● **Your objective**:
Edit the thread about the Harrogate helicopter crash: give the part that opens with the words containing "# Air crash" and closes with "on board yet." again, replacing "pitch" with "plot".

● **Text shown**:
..........

# Air crash at Harrogate



## Rapide561 (Oct 1, 2005)

Hi

You may have seen on the news of a helicopter crash at the Rudding Park site in Harrogate. The remains of the helicopter are about 200 yards from the pitch I am on. 

Quite a lucky escape. I do not know about those on board yet. 

Russell


----------



## vicdicdoc (May 14, 2005)

Wow - close call ! . . .go tell them a bit flew over an hit your bucket & lid & now you cant find it :lol:


----------



## Rapide561 (Oct 1, 2005)

*Helicopter crash*

Hi

I have not got a bucket and lid yet - I am going to Mothercare on Monday though.

I heard a loud bang and so on and looked out but could see nothing. First I knew was when driving and was told "to turn around".

I hope that the people in it are Ok. There are often helicopters in the area.

Russell


----------



## christopherobin (Mar 26, 2007)

..........

● **Provided data**:
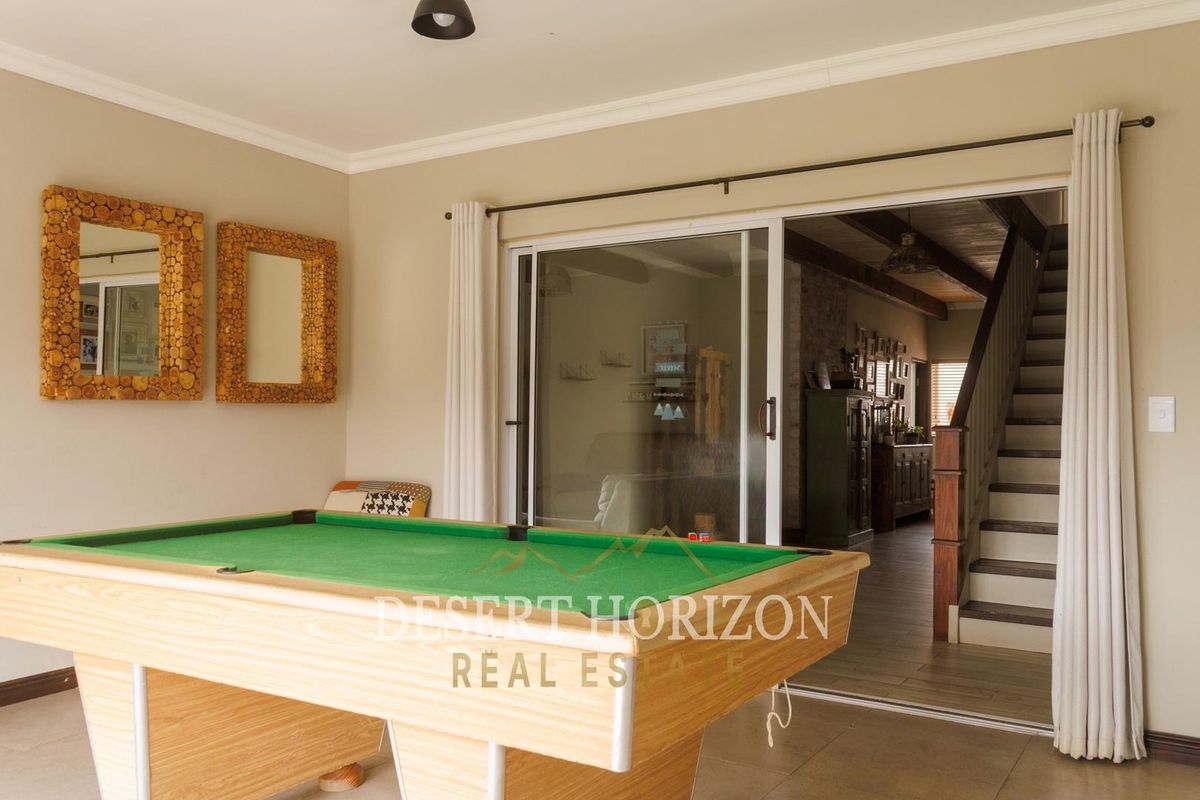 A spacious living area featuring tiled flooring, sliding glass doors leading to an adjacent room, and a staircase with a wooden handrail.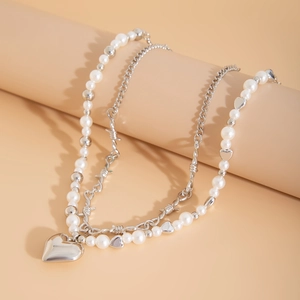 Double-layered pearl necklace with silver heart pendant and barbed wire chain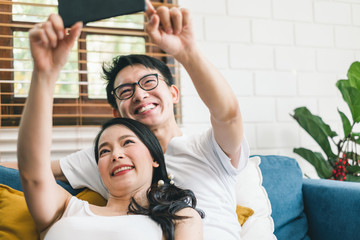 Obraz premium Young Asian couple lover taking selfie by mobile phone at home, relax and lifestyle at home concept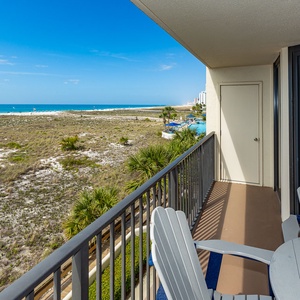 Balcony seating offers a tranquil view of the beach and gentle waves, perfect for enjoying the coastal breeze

..........

● **Output below**:
# Air crash at Harrogate



## Rapide561 (Oct 1, 2005)

Hi

You may have seen on the news of a helicopter crash at the Rudding Park site in Harrogate. The remains of the helicopter are about 200 yards from the plot I am on. 

Quite a lucky escape. I do not know about those on board yet.